All-Star is underway
All-Star is underway
Day 3 Update
The All-Star Weekend is over! If you missed the games, don't worry -- all VODs will be live before the end of Saturday. Use any of the following links for more info:
- All-Star 2013 Event Page
- Matches Details - stats and VODs (when live)
- Youtube All-Star Playlist - all VODs (finals are processing)
- Final Day - Full Stream - entire May 26 broadcast
Day 2 Update
Day 1 Update
The opening day of All-Star Week saw fierce competition in the Skills Competition and thrilling 5v5 matches as North America went up against China, and the European all-stars took on Korea's best. For in-depth stats and recaps of the day's events, head over to the Matches page and the Skills Competition update.
Tune in tomorrow at 10:00pm PDT/7:00 CEST as the Semifinal of the Skills Competition continues and the NA roster goes up against EU on Summoner's Rift in a battle for all-star survival.
All-Star Week in Shanghai is finally here after fans from around the globe voted in their favorite players from the five competitive leagues to represent national and regional pride. Due to the restrictions limiting each all-star roster to only three players from any one team, former rivals will now fight side-by-side, setting aside professional grudges to prove their region's superiority against a stacked deck of international talents.
The winner of the All-Star Tournament will bring home an additional slot at the Season 3 World Championships, allowing their region to field another team upon the final stage and increase their odds for the season title. Each roster will duke it out in a double elimination bracket, fighting through best of three matches with more than just regional pride at stake. South-East Asia comes into the all-star match with a one-round advantage, earning a bye due to the Taipei Assassins' world championship title in Season 2.
League of Legends fans from around the world have elected the following players to represent their regions:
- Top Lane: Marcus "Dyrus" Hill
- Jungler: Brandon "Saintvicious" DiMarco
- Mid Lane: William "Scarra" Li
- Support: Alex "Xpecial" Chu
- AD Carry: Peter "Doublelift" Peng
Despite being a major source of League of Legends esports culture, from multi-thousand audience streams to the celebrity aspects of competitive play, the region's all-stars have received the short end of the stick when evaluated against their international peers. Certainly, there are some justifications for it: poor performance at the tail end of Season 2 and increasing pan-Asian dominance on the international stage has forged a somber atmosphere for some of LoL's most famous players.

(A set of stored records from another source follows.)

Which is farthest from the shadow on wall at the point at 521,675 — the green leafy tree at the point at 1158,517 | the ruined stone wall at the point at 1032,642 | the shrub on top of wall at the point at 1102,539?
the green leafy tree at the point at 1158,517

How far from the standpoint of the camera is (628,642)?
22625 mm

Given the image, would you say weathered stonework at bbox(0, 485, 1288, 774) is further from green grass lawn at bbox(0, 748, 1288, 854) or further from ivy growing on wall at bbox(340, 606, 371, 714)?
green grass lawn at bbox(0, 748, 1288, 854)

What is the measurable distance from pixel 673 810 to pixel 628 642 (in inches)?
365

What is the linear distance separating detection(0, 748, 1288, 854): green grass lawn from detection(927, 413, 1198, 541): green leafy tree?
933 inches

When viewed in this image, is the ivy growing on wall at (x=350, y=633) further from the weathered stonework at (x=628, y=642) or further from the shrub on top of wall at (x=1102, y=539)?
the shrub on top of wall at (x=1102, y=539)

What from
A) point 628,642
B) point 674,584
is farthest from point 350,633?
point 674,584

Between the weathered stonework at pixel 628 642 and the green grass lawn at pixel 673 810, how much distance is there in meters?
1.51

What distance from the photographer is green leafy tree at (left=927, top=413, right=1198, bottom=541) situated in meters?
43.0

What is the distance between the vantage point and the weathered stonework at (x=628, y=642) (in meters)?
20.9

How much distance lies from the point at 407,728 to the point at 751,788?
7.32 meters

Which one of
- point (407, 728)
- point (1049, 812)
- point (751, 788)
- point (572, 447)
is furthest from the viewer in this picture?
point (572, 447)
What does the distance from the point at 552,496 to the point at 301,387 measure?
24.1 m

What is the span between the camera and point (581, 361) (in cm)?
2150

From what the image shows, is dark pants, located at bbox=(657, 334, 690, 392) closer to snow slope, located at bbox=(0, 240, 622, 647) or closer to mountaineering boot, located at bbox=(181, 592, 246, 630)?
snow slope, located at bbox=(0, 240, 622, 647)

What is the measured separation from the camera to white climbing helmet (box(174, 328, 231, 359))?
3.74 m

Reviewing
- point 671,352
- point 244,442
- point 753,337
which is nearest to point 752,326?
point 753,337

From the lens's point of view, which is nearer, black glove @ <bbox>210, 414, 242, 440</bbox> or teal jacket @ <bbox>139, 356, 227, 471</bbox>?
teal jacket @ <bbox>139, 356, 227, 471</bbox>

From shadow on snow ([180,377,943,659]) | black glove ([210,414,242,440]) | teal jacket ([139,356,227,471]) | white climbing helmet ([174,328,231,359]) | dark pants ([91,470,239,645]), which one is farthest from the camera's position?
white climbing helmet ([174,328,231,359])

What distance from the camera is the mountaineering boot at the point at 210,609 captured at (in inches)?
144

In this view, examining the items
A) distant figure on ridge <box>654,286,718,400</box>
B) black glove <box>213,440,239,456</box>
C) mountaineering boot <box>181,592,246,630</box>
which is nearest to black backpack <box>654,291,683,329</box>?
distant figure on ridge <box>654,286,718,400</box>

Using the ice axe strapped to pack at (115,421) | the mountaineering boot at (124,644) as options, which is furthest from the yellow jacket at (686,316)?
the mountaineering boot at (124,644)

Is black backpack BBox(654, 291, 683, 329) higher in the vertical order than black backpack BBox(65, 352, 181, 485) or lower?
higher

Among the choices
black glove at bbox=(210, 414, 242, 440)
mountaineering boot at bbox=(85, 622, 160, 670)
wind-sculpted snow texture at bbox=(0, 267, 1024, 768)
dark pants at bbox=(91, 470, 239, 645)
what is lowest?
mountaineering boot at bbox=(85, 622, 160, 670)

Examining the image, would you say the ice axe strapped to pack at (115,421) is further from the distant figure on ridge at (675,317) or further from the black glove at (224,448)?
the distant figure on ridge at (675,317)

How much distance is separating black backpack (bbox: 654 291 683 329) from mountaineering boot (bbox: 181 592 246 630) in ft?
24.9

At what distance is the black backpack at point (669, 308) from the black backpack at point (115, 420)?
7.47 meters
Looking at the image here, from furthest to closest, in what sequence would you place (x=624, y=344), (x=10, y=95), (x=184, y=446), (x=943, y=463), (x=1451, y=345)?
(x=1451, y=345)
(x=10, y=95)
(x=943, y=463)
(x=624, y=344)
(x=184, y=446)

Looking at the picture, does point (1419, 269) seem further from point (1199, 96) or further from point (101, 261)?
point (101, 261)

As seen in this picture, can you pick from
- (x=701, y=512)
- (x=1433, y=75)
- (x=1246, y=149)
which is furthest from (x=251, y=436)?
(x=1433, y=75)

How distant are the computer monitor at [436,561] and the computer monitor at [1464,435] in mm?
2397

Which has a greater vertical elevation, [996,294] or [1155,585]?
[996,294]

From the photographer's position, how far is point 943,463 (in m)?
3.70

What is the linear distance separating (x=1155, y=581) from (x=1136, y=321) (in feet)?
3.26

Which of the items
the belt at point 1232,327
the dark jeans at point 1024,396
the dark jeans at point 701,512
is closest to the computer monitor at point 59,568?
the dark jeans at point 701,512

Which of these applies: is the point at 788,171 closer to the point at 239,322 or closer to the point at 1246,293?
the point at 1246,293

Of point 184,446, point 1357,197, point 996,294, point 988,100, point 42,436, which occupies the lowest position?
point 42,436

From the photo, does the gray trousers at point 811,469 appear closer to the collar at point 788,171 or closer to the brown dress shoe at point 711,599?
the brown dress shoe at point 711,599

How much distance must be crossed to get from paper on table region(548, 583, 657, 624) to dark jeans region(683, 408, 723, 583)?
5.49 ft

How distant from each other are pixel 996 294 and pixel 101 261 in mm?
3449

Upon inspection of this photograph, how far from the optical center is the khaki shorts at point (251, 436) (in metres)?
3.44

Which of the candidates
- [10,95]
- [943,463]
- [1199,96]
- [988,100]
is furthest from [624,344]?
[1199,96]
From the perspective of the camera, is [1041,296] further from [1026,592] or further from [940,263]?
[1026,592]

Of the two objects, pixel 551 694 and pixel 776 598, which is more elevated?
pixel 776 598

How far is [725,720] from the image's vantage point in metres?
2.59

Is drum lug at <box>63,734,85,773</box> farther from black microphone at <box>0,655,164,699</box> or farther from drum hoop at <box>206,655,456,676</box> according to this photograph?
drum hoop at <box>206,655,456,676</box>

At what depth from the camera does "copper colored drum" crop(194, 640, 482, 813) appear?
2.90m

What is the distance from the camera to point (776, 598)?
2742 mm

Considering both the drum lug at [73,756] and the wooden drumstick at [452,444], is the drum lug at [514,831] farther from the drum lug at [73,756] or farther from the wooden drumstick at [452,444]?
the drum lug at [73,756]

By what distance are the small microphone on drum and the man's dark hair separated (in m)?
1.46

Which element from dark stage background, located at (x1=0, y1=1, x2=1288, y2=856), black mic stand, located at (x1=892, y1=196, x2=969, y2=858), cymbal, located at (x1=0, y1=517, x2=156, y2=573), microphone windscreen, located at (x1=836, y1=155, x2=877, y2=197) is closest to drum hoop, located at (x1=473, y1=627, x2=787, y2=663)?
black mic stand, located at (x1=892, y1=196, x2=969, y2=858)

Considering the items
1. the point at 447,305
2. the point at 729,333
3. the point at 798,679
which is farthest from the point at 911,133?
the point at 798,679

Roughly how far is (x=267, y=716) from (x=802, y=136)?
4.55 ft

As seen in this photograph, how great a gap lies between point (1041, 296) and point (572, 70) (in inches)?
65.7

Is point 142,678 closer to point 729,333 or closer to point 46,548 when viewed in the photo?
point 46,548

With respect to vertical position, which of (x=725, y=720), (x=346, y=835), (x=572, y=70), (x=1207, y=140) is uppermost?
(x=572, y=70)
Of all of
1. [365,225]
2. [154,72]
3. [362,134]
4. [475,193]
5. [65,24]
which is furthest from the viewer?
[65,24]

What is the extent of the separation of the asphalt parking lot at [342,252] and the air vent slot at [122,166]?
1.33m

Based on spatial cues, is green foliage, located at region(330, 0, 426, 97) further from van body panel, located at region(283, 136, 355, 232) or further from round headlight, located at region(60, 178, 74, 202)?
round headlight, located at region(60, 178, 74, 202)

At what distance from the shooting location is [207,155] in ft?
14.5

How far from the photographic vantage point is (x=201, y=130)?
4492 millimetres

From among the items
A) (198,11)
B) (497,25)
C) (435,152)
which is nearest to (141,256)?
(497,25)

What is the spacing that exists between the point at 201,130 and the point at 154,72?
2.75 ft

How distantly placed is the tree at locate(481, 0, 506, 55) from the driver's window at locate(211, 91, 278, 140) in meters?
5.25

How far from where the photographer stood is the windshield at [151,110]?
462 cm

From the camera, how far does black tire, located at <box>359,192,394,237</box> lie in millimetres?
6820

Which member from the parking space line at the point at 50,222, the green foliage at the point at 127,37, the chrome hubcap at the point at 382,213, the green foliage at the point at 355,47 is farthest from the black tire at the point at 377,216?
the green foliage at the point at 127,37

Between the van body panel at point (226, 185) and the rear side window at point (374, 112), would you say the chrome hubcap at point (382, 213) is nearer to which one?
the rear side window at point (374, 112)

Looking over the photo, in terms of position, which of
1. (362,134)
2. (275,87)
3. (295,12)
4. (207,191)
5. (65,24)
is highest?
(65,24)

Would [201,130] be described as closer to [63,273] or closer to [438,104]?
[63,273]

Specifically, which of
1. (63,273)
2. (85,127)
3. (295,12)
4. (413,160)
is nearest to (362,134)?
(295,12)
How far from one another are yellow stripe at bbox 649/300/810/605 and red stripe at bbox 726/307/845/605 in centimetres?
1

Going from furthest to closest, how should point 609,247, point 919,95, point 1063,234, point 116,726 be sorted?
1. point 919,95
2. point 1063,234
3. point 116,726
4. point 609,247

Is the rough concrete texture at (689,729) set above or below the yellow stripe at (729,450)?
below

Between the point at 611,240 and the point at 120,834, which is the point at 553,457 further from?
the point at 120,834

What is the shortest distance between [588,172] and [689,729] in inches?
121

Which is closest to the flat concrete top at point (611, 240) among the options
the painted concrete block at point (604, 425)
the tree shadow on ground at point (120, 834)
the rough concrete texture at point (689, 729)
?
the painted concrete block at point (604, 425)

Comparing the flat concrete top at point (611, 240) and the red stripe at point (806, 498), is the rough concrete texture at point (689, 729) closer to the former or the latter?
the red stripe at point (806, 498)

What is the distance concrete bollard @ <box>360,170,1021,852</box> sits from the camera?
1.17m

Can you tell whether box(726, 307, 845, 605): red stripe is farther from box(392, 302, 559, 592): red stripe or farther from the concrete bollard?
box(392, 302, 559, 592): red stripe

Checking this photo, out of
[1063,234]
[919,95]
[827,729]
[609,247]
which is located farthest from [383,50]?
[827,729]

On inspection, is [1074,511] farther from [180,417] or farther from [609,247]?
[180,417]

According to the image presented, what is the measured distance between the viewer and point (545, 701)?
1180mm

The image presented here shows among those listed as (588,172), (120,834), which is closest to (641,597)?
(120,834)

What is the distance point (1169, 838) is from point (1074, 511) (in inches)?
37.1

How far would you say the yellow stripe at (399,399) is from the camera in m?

But how much of it is simply aggrieved pessimism from the community? TSM Snapdragon's rise in recent weeks is credited to the entire team, but a significant part their success is due to Dyrus's growth as a Top Lane player. The sleepy Hawaiian is a brick wall in top - extraordinarily difficult to smash through, and painful to do so regardless of success or failure.
The jungle influence proffered by Saintvicious should also not be discounted, as the pressure he exerts is pressure alleviated from North America's mid and bot lanes. This playstyle will directly aid the NA roster, as Scarra and Doublelift's failures often stem from the same fault: insufficient farm. Neither of them make a particular habit of getting to that point, however, and with NA's top Jungler onboard, there will always be the risk of Doublelift doing what he does best: pick Vayne and blow through the entire opposition.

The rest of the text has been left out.